--- Stated problem ---
Rewrite the records from the beginning through the line containing "290, 339, 354</bbox>?", inclusive, swapping each "garlanded decoration" for "flower garland" and leaving everything else unchanged.

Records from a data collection
━━━
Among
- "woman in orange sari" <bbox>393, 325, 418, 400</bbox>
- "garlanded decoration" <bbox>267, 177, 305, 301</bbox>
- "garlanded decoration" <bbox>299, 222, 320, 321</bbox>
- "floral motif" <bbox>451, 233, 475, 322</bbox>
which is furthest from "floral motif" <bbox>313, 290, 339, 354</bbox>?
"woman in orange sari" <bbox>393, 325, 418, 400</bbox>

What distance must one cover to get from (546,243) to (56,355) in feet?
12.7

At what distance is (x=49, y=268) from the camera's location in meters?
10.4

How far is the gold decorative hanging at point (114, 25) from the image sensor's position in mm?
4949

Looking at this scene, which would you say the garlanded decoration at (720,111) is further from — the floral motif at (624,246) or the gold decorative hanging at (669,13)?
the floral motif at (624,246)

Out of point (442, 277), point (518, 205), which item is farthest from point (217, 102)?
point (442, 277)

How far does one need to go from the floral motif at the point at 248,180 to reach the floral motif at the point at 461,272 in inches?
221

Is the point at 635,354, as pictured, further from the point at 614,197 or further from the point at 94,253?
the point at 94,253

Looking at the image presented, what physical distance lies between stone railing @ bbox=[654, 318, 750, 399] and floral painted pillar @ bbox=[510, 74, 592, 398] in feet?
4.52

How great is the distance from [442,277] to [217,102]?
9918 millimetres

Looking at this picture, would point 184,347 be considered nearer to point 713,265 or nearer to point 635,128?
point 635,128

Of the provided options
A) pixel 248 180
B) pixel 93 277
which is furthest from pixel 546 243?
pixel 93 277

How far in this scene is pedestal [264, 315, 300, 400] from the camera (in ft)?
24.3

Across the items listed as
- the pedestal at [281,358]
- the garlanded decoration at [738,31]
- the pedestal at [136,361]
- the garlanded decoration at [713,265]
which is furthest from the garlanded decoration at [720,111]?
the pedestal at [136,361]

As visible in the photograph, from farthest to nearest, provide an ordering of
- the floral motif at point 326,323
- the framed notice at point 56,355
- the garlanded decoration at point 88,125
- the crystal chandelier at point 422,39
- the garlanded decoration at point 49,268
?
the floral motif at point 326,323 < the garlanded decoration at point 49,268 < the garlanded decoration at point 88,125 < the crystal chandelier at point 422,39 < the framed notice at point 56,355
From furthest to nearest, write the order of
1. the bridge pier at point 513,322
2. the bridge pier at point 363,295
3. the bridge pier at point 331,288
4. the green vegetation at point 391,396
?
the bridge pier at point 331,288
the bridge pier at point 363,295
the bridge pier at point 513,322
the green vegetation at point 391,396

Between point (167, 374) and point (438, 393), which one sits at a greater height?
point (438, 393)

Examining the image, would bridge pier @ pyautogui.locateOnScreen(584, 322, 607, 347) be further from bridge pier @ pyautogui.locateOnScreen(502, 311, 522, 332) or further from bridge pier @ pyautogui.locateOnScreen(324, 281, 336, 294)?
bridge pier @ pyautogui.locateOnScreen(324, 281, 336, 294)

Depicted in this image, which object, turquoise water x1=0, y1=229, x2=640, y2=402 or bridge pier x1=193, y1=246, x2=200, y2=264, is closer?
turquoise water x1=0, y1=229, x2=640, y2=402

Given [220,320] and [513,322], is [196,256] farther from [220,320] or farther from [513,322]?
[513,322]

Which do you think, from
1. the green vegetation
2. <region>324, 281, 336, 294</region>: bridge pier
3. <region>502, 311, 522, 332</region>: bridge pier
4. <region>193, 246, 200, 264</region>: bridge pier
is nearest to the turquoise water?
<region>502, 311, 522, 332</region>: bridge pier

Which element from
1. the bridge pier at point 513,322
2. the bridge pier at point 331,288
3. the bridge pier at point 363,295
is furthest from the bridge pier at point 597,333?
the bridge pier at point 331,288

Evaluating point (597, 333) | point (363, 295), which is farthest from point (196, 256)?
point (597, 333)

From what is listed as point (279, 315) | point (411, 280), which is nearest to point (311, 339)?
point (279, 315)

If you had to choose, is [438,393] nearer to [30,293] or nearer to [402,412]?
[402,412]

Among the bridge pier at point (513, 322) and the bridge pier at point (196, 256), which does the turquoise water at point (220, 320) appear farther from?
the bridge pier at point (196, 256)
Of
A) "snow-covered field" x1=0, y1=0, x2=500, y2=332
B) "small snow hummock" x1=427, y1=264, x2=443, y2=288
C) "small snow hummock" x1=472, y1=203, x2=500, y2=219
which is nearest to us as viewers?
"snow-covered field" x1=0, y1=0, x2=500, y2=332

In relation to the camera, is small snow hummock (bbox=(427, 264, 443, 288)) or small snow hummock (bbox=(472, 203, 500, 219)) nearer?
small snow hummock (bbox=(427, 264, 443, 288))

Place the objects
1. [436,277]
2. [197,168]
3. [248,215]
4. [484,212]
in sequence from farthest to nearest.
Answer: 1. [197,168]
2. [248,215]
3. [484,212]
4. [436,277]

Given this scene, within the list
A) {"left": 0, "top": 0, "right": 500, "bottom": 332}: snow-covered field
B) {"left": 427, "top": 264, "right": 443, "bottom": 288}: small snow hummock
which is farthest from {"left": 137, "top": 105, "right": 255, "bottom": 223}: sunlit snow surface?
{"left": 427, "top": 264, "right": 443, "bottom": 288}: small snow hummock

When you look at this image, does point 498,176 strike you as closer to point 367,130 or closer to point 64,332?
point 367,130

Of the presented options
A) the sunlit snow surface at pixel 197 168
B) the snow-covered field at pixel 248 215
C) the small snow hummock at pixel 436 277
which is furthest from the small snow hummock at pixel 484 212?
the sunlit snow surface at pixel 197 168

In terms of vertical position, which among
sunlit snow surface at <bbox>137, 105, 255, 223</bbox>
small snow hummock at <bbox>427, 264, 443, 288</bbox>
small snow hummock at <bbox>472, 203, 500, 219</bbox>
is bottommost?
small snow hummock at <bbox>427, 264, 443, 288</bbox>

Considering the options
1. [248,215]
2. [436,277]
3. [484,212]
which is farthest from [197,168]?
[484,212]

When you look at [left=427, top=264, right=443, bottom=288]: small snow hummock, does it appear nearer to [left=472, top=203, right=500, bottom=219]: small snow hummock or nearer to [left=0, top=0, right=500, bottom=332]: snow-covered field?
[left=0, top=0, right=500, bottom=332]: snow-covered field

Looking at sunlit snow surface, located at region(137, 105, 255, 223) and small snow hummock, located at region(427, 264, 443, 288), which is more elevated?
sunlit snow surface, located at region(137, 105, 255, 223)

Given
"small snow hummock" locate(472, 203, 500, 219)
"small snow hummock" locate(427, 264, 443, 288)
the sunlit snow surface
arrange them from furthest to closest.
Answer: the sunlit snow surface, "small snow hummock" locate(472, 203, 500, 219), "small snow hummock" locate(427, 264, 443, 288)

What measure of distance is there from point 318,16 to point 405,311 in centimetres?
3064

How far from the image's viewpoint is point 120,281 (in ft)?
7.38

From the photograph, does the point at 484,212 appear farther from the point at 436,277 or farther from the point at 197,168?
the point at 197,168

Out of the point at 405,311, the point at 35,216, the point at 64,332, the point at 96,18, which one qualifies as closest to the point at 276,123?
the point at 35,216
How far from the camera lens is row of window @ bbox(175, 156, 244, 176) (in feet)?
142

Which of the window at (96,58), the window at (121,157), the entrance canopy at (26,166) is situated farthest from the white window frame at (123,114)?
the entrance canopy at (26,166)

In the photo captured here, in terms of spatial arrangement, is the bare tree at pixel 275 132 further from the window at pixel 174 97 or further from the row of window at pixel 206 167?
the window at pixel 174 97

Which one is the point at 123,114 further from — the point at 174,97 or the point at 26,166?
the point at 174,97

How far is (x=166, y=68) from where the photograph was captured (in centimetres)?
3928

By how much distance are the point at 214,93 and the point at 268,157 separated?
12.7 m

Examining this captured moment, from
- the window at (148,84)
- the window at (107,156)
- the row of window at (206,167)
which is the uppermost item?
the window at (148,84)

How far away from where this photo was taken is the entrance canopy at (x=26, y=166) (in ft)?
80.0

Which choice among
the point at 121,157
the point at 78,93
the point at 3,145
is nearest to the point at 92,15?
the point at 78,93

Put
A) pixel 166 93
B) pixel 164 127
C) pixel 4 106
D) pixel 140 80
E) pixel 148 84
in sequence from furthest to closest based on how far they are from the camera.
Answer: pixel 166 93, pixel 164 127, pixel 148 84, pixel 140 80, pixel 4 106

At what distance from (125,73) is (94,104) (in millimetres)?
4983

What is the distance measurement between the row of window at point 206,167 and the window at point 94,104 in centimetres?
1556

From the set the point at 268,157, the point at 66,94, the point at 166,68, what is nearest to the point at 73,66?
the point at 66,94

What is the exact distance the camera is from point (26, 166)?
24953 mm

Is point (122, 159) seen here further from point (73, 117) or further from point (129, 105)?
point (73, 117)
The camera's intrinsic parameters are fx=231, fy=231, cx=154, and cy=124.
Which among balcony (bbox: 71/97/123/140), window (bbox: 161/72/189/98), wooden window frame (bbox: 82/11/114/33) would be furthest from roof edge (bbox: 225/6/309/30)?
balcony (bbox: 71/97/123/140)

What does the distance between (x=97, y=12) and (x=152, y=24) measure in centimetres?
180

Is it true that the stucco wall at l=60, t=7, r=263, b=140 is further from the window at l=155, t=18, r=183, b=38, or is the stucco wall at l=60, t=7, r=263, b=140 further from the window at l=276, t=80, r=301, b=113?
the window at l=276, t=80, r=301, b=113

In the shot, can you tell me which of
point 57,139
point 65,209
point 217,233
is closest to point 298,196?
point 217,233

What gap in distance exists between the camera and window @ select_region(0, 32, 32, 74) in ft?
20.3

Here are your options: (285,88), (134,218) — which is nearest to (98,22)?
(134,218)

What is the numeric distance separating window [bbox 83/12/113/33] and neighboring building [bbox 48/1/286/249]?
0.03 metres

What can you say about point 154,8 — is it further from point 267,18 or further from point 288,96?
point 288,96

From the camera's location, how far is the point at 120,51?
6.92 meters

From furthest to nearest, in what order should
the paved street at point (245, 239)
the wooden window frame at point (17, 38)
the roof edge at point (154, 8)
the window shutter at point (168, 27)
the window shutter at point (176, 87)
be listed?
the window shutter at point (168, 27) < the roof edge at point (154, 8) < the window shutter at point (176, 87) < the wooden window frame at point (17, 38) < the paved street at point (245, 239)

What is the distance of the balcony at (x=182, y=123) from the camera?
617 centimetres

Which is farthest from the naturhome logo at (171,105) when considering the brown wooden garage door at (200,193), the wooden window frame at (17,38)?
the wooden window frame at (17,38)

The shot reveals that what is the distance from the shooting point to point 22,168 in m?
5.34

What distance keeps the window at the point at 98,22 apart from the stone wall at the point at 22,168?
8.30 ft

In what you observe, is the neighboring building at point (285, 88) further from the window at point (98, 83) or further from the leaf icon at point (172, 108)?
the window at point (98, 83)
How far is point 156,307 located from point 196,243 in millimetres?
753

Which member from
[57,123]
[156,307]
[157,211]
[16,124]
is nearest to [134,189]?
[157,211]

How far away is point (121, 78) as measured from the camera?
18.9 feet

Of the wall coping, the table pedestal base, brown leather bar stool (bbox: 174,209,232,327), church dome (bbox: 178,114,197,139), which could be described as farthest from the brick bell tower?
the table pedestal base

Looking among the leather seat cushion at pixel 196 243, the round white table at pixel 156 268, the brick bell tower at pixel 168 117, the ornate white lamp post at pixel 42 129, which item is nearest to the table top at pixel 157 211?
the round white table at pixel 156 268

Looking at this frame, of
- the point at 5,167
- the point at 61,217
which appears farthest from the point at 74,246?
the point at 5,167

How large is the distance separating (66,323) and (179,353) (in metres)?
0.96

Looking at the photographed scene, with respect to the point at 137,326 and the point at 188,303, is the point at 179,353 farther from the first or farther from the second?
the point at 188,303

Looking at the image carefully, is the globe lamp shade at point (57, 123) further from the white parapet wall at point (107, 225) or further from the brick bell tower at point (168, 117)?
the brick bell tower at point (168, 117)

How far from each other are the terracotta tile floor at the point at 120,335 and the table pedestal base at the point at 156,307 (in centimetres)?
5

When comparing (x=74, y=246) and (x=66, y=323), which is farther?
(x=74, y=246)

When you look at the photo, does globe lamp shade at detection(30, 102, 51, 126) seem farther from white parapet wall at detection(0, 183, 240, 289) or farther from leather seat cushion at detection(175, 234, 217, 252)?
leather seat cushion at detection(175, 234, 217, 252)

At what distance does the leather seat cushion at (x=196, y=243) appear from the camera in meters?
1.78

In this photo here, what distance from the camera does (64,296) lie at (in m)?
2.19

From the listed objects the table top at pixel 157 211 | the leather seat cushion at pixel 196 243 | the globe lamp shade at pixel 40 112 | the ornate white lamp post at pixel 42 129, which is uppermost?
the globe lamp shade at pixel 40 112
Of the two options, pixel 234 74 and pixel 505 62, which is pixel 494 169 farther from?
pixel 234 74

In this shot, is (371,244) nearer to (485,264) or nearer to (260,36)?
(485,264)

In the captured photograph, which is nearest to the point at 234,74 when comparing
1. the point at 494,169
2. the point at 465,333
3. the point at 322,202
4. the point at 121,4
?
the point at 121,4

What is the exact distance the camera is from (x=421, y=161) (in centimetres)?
━━━
--- Answer ---
Among
- "woman in orange sari" <bbox>393, 325, 418, 400</bbox>
- "flower garland" <bbox>267, 177, 305, 301</bbox>
- "flower garland" <bbox>299, 222, 320, 321</bbox>
- "floral motif" <bbox>451, 233, 475, 322</bbox>
which is furthest from "floral motif" <bbox>313, 290, 339, 354</bbox>?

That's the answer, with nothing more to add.